Westminster's approach to running large tech projects is akin to "trying to avoid a car crash by looking in the rear-view mirror", a panel of chief civil servants and MPs concluded on Thursday.
John Hemming, member of the select committee on the modernisation of the House of Commons, said reports into projects by government agencies and parliamentary committees are often little more than post-mortems.
"The problem [with these projects] is that you cannot find out that something has gone wrong until after it has happened, so you cannot correct it at the time," he told an event hosted by services company Steria in London on Thursday.
"It is like trying to avoid a car crash by looking in the rear-view mirror. We have got to create a situation where ministers have to provide and be provided with satisfactory information about what is going on."
It was a view echoed by Richard Bacon, a member of the parliamentary spending watchdog the Public Accounts Committee and a fierce critic of the £12.7bn programme to modernise NHS IT.
According to Bacon, the government needs to publicise the results of internal reviews of projects by the Office of Government Commerce (OGC) so ministers are no longer able to sweep negative findings under the carpet, citing delays to £1.5bn-worth of farm payments caused by the Rural Payments Agency (RPA) tech.
"What we need is more openness — the OGC was giving red light after red light to the RPA and the permanent secretary said: 'A red light does not mean stop, it just means there are things that need addressing'," he said.
"In the public sector you get this willingness to grind onwards towards the abyss and some projects go on long past their sell-by date."

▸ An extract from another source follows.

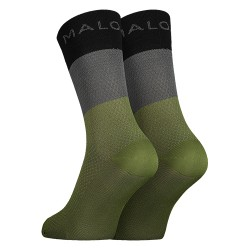 MALOJA Ponožky WaldmeisterM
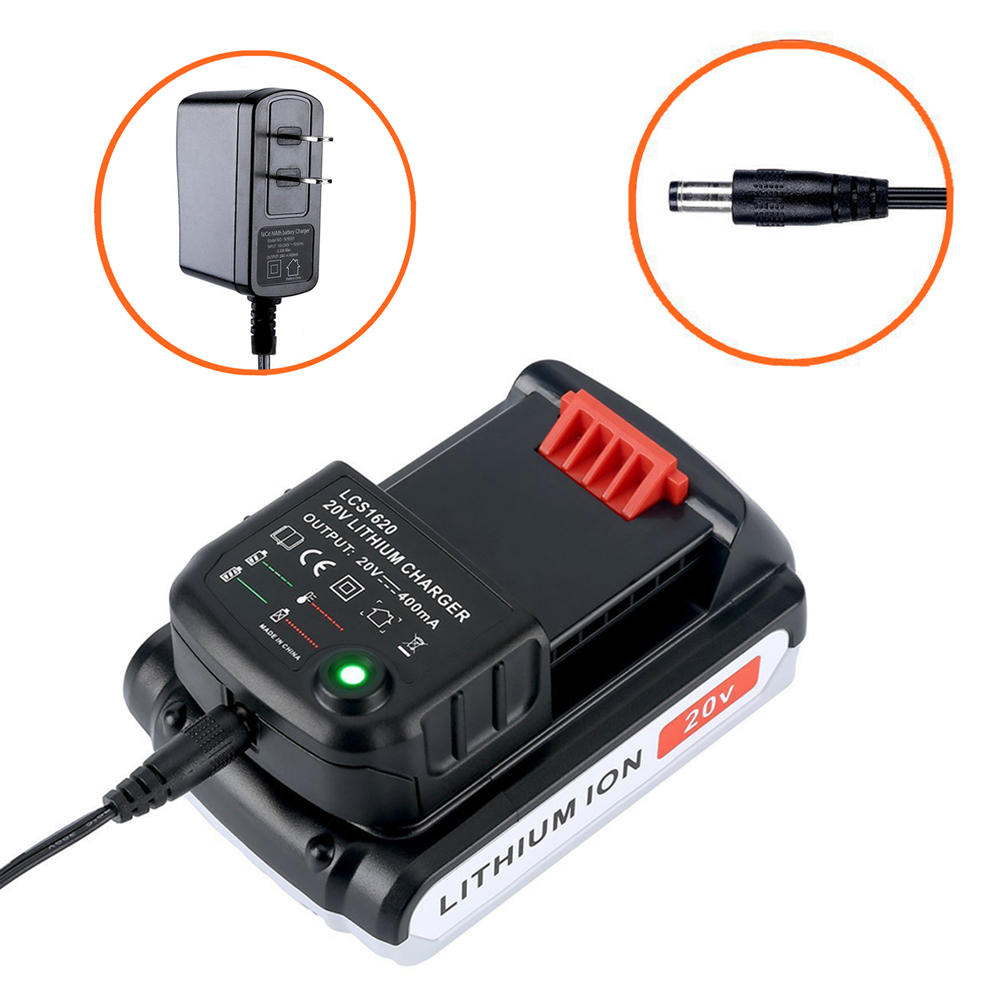 Lcs1620 Lithium Battery Charger Black & Decker Rechargable 20v 0.4a 400ma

Bacon argued that as much information on projects as possible should be published online so Whitehall could be held to account, saying: "Just stick it all on the internet."
He also called for the UK to follow the approach of the US, which compels public bodies to give status reports on key milestones during major IT projects.
There was also agreement among public-sector figures that political pressures should not be allowed to influence project timetables and technical decisions.
Bacon said: "It is also the speed at which ministers want results that is the problem: in the case of the RPA, it resulted in the choice to implement the dynamic hybrid system, the most complex system available, within the shortest available timetable.
"Senior officials in Defra and the RPA said that it would be a nightmare and they went ahead and created it anyway."
Barbara Moorhouse, director general of corporate resources for the Department for Transport, added that civil servants can be reluctant to stick their head above the parapet. "The public-sector objective is not to get into trouble and to just bumble along," she said.
"I know from my own personal experience that saying anything unpopular to a minister, even as a senior civil servant, is very difficult," Moorhouse added.